Custom mouthguards ($150-500) provide far superior fit, retention, and protection compared to boil-and-bite ($15-50) or stock ($2-10) options. Annual replacement or when visible wear appears ensures continued protection. Professional custom fabrication with dual-layer EVA plastic remains the evidence-based gold standard for serious contact sport athletes.

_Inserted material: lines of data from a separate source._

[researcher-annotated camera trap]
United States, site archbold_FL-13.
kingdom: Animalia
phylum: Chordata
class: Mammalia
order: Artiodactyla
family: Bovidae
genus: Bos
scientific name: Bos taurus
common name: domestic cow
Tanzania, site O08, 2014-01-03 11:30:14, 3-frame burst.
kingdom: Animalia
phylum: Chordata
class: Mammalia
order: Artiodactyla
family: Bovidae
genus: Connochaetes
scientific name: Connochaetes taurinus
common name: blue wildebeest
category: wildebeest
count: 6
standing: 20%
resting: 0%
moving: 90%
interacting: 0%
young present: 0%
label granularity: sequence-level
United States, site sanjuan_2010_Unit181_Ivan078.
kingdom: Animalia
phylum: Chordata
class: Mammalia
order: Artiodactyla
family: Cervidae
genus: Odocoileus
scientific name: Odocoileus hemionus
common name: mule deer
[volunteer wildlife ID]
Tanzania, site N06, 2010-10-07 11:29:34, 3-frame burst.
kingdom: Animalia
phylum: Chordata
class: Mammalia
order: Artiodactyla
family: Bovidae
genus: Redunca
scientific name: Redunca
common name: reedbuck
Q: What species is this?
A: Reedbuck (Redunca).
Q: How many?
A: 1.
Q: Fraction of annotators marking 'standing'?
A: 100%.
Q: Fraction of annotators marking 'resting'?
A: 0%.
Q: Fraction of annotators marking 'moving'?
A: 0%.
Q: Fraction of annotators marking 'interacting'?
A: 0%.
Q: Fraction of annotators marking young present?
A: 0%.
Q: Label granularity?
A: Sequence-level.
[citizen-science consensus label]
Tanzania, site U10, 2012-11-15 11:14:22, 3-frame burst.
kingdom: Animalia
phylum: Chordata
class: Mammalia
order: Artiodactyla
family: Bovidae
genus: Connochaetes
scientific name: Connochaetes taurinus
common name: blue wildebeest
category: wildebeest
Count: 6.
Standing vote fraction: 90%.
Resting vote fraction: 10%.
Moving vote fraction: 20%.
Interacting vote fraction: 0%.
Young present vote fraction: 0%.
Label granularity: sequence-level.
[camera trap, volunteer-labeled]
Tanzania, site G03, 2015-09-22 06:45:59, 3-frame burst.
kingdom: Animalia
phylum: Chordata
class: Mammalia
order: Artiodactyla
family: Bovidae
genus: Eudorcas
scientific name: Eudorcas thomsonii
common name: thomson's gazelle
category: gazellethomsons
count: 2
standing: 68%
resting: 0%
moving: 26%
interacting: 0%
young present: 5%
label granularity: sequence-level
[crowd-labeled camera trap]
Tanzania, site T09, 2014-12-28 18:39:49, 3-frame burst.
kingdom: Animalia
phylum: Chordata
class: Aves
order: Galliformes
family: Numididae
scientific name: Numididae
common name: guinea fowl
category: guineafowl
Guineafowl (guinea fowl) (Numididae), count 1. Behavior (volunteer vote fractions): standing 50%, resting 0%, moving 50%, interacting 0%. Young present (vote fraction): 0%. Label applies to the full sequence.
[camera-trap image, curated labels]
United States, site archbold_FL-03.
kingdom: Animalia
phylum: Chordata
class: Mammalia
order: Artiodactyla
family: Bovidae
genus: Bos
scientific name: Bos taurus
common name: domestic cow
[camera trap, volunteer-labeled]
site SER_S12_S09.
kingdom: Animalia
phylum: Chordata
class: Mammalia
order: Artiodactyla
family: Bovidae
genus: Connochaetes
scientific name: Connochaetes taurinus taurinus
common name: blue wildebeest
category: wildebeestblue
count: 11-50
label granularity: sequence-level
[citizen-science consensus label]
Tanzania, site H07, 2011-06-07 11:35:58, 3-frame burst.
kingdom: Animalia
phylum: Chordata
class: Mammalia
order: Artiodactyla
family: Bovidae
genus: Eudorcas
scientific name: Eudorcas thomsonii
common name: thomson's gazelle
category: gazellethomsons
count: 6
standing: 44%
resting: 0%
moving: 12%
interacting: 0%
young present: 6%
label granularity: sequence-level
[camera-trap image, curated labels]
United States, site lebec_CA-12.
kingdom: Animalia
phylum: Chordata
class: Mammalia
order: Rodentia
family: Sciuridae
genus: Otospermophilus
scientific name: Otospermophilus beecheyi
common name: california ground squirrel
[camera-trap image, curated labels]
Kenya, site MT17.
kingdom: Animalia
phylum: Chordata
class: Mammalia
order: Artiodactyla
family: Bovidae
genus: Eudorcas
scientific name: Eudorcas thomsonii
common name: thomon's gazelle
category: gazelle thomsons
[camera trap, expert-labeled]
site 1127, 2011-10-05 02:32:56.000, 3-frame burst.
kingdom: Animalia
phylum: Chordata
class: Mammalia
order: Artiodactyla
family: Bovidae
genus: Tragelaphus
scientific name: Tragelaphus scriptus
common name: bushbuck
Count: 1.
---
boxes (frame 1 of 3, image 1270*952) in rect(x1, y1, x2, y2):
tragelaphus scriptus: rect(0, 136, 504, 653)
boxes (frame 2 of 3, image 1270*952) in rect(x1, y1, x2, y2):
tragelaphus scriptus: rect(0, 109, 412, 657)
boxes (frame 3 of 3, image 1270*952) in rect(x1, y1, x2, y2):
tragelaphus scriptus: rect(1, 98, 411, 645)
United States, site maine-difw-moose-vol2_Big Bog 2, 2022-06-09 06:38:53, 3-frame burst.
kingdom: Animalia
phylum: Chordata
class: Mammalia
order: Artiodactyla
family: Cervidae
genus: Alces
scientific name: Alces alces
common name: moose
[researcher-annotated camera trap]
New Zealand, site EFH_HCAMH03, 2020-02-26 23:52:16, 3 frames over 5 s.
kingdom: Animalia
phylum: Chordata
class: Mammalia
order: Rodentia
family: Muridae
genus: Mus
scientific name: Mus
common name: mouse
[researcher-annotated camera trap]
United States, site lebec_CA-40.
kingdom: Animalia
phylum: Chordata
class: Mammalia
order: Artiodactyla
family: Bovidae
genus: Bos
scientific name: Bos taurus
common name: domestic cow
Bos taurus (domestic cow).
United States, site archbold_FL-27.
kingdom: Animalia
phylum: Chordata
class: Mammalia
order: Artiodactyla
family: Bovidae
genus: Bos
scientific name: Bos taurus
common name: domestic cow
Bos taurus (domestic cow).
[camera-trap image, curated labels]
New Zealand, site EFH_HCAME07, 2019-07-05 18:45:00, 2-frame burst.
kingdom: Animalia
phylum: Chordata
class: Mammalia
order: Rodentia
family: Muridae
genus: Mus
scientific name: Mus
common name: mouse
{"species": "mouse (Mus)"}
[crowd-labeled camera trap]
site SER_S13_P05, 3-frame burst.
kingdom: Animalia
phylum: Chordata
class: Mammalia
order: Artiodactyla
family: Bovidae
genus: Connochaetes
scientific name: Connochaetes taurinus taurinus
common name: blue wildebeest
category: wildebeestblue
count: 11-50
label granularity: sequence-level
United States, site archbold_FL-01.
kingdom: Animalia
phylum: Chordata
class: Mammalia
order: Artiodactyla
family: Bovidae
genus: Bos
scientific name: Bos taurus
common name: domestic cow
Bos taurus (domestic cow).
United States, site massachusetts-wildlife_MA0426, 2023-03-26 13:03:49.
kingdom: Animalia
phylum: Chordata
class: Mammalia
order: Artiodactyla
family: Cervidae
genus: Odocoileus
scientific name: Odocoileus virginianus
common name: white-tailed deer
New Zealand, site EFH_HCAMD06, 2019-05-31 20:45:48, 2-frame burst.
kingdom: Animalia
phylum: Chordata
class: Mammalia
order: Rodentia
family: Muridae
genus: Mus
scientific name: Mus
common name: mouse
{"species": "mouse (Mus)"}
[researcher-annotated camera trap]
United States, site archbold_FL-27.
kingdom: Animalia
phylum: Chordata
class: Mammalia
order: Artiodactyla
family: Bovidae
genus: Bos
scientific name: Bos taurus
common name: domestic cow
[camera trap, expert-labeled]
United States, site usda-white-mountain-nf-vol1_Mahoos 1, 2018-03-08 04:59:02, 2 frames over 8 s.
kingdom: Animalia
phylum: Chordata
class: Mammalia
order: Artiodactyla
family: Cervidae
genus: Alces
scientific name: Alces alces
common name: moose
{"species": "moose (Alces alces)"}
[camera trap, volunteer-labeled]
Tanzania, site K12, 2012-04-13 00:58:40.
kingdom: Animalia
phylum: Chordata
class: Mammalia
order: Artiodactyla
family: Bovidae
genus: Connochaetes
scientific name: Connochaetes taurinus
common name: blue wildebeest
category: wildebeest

Related reading: Dental Trauma Statistics in Sports: Epidemiology and Gum Health in Contact Sports.

Conclusion

Custom mouthguards reduce impact force by 50-60% compared to only 20-30% for stock guards—giving you 2-3 times more protection. They're worth the investment if you play contact sports like football, ice hockey, or lacrosse. A proper-fitting custom mouthguard stays in place, lets you breathe and talk normally, and may even reduce concussion risk based on emerging research.

> Key Takeaway: The American Dental Association and pediatric organizations recommend mouthguards for contact sports including football, ice hockey, lacrosse, and rugby.